The threat to Karla Cisneros is greater, and potentially severe. I’ve already seen a couple of signs for her opponents in my neighborhood, and while Isabel Longoria hasn’t had a chance to post a finance report yet, Cynthia Reyes-Revilla’s totals are OK. Not terrifying if you’re the incumbent, but not nothing. Keep this one in your back pocket, and we’ll revisit when the 30 day reports are posted.

Had Amanda Edwards decided to stay in Houston and run for re-election, I’d have grouped her with the not-really-challenged incumbents. With AL4 now an open seat, and the field likely to expand further (*checks the Manning spreadsheet one last time to make sure no one else has entered the race*), it’s also open in the sense that there’s no clear frontrunner. Nick Hellyar and Letitia Plummer, who had started out in other races, have the early fundraising lead, but not enough to present a significant obstacle. Hellyar has picked up multiple endorsements from current and former elected officials, which ought to boost his coffers, but we’ll see what that means in practice. We really don’t know anything about this race right now.

What is asked:
a - In the passage on Houston council races, which two candidates have the early fundraising lead for AL4?
b - Decide whether each statement agrees with the passage on Houston council races, answering yes or no and quoting the words that settle it: (i) Isabel Longoria has already posted a finance report. (ii) Hellyar has received endorsements from current and former elected officials. (iii) AL4 is now an open seat.
c - Write the next part of the passage on Houston council races, starting after its final sentence.
The entries that follow are not needed for any of this work.

Provided data:
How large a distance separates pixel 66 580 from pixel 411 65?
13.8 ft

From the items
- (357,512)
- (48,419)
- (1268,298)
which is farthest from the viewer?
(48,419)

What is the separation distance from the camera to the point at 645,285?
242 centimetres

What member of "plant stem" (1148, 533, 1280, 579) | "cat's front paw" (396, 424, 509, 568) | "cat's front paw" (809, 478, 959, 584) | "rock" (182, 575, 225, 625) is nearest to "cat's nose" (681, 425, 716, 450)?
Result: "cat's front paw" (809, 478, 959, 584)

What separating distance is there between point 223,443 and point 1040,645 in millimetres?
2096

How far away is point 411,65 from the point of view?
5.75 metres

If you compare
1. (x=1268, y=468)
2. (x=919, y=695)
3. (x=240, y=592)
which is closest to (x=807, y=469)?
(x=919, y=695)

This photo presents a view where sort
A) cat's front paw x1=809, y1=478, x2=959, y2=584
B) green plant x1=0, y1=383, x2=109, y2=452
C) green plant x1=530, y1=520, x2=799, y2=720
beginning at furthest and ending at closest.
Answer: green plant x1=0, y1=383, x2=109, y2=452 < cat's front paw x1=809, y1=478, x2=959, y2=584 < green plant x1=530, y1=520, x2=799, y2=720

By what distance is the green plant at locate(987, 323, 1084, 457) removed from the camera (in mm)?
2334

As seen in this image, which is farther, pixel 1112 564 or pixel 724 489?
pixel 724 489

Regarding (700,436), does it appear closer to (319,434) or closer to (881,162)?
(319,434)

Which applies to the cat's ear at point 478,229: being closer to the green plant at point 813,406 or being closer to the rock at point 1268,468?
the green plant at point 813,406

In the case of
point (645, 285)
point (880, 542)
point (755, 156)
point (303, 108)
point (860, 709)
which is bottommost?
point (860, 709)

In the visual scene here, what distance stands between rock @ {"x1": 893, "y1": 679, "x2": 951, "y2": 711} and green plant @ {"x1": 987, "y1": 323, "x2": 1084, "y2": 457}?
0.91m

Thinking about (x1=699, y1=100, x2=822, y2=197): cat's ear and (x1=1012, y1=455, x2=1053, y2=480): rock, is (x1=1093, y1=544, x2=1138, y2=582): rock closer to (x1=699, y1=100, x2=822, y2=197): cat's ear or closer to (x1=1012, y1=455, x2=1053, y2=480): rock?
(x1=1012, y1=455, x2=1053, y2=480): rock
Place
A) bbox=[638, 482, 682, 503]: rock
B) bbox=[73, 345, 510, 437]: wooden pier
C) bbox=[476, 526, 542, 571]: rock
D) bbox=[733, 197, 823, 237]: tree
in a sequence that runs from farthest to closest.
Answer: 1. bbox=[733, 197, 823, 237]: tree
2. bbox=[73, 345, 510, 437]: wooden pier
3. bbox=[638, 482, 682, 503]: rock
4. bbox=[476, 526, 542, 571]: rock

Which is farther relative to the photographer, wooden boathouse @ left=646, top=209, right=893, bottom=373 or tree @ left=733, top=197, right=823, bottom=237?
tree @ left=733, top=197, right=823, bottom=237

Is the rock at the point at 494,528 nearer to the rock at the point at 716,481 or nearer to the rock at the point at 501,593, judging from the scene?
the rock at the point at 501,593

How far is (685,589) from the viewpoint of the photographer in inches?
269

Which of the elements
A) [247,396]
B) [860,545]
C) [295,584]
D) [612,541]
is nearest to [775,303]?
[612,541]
* * *
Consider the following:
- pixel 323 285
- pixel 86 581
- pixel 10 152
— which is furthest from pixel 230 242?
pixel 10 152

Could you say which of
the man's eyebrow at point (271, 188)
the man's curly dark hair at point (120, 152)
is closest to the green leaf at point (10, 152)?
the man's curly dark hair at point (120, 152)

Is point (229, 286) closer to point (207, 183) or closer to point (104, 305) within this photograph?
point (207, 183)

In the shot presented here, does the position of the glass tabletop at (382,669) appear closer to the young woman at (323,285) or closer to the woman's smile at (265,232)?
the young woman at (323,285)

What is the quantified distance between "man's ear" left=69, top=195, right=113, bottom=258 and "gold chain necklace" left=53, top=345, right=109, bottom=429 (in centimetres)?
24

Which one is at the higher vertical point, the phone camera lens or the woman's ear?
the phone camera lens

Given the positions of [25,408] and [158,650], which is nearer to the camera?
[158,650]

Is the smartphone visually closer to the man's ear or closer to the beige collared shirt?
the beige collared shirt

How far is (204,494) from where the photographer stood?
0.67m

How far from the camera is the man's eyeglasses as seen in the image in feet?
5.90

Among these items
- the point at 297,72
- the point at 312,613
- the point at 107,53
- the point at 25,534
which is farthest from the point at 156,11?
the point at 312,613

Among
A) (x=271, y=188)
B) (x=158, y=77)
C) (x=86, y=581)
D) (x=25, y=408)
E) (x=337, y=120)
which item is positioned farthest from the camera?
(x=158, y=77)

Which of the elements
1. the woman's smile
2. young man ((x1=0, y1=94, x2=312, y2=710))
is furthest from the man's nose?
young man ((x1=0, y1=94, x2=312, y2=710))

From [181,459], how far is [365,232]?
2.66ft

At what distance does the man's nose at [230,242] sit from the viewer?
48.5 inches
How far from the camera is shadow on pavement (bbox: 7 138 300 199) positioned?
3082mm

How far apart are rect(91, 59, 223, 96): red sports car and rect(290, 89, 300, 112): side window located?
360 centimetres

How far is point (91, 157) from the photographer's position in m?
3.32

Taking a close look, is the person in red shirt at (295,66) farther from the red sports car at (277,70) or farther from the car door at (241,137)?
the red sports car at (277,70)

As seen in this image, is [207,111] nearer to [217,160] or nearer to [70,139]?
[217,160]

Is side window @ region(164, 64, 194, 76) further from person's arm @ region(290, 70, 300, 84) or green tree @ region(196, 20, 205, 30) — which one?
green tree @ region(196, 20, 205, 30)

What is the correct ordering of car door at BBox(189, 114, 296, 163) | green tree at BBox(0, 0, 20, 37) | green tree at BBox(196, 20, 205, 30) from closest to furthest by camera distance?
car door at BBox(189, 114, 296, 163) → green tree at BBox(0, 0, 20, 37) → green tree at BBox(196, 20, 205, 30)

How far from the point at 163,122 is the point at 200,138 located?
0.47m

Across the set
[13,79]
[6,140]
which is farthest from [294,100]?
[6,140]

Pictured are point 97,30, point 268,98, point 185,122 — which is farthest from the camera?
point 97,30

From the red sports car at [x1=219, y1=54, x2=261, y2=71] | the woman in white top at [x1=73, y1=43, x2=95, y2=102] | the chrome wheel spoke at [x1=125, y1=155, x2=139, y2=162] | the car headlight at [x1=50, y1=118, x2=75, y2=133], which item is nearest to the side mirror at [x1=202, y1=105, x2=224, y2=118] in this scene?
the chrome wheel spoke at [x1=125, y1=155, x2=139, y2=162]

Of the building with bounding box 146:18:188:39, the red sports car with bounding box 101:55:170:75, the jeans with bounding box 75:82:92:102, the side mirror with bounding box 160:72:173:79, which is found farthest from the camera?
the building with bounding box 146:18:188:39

Answers to each task:
a - Nick Hellyar and Letitia Plummer.

b -
(i) No: "Isabel Longoria hasn’t had a chance to post a finance report yet"
(ii) Yes: "Hellyar has picked up multiple endorsements from current and former elected officials"
(iii) Yes: "With AL4 now an open seat"

c -
And then there’s At Large #1. If you knew nothing about this election and I told you that Raj Salhotra was the incumbent and Mike Know was a challenger, you’d believe me based on their numbers. I can’t recall the last time an incumbent was so thoroughly outclassed in this regard. That’s great for Salhotra, whose biggest challenge isn’t Knox as much as it is Georgia Provost, who nudged past four better-funded candidates as well as ultra-perennial candidate Griff Griffin to make it into the runoff in 2015. She’s going to get her share of votes, especially if the voters don’t know the other candidates on the ballot. Salhotra is well on his way to having the resources to run a sufficient citywide campaign and introduce himself to the electorate. In what should be a prelude to another runoff, he just needs to finish in the top two. So far, so good.

I’ll break up the open seat races into two or three more posts. Did I mention there were a crap-ton of candidates this year? Let me know what you think.

Off and running for Council

I confess I haven’t paid very much attention to the Houston city races so far. Part of that is the existential angst I feel at being forced to take seriously anything Bill King or Tony Buzbee says, and part of that is because the Council races haven’t really started taking shape yet. Oh, there are plenty of candidates, as this Chron story details, but right now it’s basically spring training, as everyone works to raise some money and put up a website and start making the rounds to civic groups and political clubs and what have you.

This is going to be a weird election, because it’s been four years since the last city election and it’s the first time we’ve experienced that, because of the contested Mayor’s race, and because our city elections are by definition a little weird. It’s just that like Tolstoy’s unhappy families, every city of Houston election is weird in its own way.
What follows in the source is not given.